### [Document text]
# MERM practice problems book



## Firefly (Jan 13, 2010)

Long time lurker, first time poster....

Hey y'all! What is your take on the "max time limit: one hour" problems in the practice book? Do you go over those at all?

How do the problems in the book compare to the test?

Thanks!


----------



## Shaggy (Jan 13, 2010)

I would recommend to do them if they are in the area you plan to take in the afternoon. The deal with those long problems is that a portion of it is similar to a test problem. So effectively that one hour problem will prepare you for 10 test problems.

In general the MERM problems are harder than test problems. Same with PPI sample exam problems. The NCEES sample exam are comparable to slighly easier. PPI 6min sol'ns are comparable.

Recommendation: Do as many problems as you have time for. Stay away from Kaplan, they are a waste of time.


----------



## JoeysVee (Jan 14, 2010)

I skipped the 1 hour problems...most of them envole things you will not see on the exam. Skipping them gives you more time for shorter problems. Once you finish all the MERM non 1 hour problems then work all the 6 minute problem books and the sample exam.

I read each chapter of the MERM except ch 1-14 and a few chapters in the 60's. I worked all the problems except the one hour problems and did all of this in 1 month...yes it's rigorous but that's what I did. Then I spent the next 3-4 months working the 3 six-minute problem books, the sample exam, and some other 6 minute type problems I picked up. While working all of those I would consult the MERM and tab accordingly. I was continuously adding to my binder that included the MERM index. Working all those problems did 3 things....1) Force me to learn how to work the problems better (ie. at first I got about 75% wrong but as time whent on I got most right), 2) Made me a lot quicker at learning what the problem was asking and where to find the info needed to solve it, 3) I got really quick at solving problems.

So in a nut shell I would recommend going through the MERM in 1 month then work problems from that point forward. Expect this whole process to take about 400 hours.


----------



## Firefly (Jan 14, 2010)

Thanks y'all. both good advice. I had started out doing the 14 week plan laid out in MERM, but realize that won't give me enough time to really know my area. How much time did you spend on the breadth problems?


----------



## Firefly (Jan 14, 2010)

### [Items]
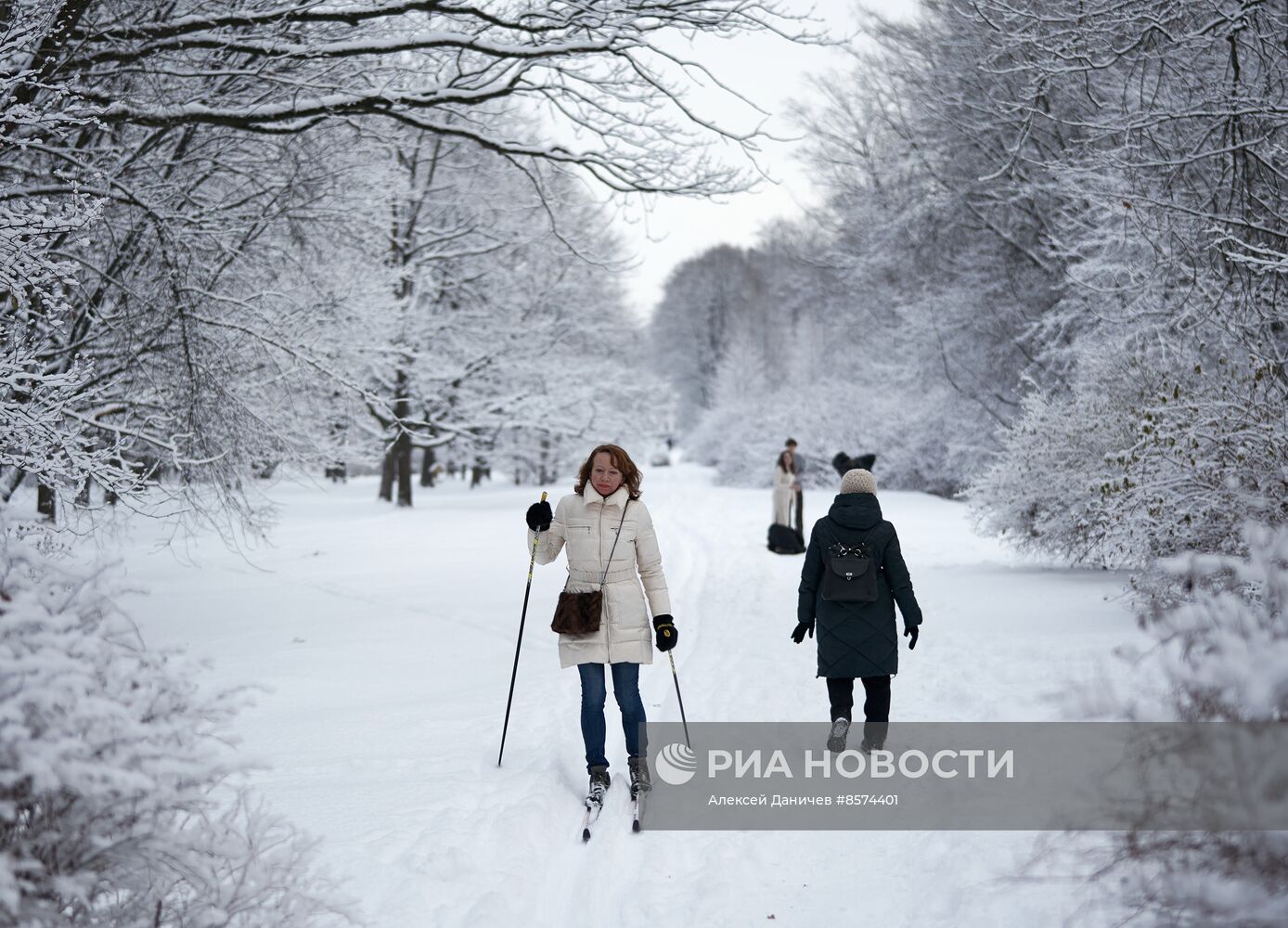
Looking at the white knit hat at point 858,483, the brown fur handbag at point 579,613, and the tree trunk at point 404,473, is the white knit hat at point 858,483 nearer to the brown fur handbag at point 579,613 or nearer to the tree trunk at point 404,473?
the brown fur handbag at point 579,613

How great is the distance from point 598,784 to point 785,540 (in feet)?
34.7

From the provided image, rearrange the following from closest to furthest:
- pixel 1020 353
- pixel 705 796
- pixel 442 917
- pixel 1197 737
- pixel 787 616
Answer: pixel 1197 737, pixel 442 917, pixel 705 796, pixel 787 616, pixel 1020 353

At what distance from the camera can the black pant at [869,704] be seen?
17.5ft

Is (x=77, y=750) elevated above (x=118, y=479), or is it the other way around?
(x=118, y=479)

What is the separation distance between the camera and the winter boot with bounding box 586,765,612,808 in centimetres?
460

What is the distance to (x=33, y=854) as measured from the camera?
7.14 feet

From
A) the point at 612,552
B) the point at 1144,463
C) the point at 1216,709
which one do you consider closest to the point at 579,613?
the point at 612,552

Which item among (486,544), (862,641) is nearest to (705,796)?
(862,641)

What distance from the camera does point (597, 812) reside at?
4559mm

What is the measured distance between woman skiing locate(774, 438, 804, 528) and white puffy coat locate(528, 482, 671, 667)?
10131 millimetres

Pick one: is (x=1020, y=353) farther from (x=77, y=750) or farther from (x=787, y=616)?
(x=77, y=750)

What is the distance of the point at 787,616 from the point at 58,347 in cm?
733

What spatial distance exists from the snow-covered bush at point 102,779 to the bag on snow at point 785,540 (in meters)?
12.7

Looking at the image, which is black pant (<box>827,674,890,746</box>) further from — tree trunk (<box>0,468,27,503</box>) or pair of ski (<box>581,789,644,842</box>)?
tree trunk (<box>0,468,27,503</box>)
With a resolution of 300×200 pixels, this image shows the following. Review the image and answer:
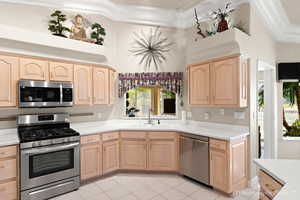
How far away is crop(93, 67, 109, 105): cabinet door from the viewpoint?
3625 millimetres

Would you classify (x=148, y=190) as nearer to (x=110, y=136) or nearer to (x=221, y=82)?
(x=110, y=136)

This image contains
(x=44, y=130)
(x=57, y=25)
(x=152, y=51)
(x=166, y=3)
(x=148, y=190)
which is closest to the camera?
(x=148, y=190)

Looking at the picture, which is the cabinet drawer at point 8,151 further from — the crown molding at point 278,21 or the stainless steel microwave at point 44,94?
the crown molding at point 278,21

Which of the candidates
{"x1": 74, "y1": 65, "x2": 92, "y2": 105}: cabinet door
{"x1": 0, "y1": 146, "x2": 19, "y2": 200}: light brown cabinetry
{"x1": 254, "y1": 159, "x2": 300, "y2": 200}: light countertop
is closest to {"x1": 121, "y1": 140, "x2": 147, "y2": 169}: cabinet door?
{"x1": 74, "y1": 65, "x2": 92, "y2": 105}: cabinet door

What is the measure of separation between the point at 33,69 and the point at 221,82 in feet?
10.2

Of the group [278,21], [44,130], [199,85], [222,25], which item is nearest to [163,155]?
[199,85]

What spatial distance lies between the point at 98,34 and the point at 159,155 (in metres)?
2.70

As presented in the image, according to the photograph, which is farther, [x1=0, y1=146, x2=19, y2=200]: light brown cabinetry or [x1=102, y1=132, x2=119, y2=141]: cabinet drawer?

### [Given request 1]
Return the passage from the MERM practice problems thread, starting with "In general the" and going on through "JoeysVee (Jan 14, 2010)", copied word for word.
### [Given request 2]
Supply the next part of the forum thread on the MERM practice problems book, picking up right after its final line.

### [Exercise result 1]
In general the MERM problems are harder than test problems. Same with PPI sample exam problems. The NCEES sample exam are comparable to slighly easier. PPI 6min sol'ns are comparable.

Recommendation: Do as many problems as you have time for. Stay away from Kaplan, they are a waste of time.


----------



## JoeysVee (Jan 14, 2010)

### [Exercise result 2]
also, I appreciate the motivation you gave me by stating that initially you got 75% problems wrong. That's where I'm at and wondering how I'm going to get 75% correct! I appreciate that boost of encouragement.


----------



## MechGuy (Jan 15, 2010)

The first and second times I took the exam I skipped the 1 hr problems...that obviously didn't work out for me very well, so on the 3rd try I did all the problems in the MERM including the 1 hour problems. Like Shaggy said, one of those 1 hour problems is like 10 test problems.

Some of the 1 hour problems were really complicated, and if I found myself spending too much time on them, (say, in excess of 1 hour!) I would just look at the answer and figure out where I was stuck.

But I thought they were good to look at overall, even if I couldn't finish them all myself.

Anyway, it all depends on what works for you and the amount of time you have. We all learn differently, so its hard to say what the right method of studying is. The one thing we all agree on is do as many problems as you can!

Good luck!!


----------



## mepe_tn (Jan 15, 2010)

I used the one-hour problems as extra bonuses. My priority was to work the others first. Any extra time I had left was used on the one hour problems. In most cases it did not take an hour to complete them.


----------



## JoeysVee (Jan 15, 2010)

The only way I would work the 1 hours problems is if I had worked all the other problems in the MERM and other books (ie. the three 6-minute solutions)


----------



## Shanks (Jan 18, 2010)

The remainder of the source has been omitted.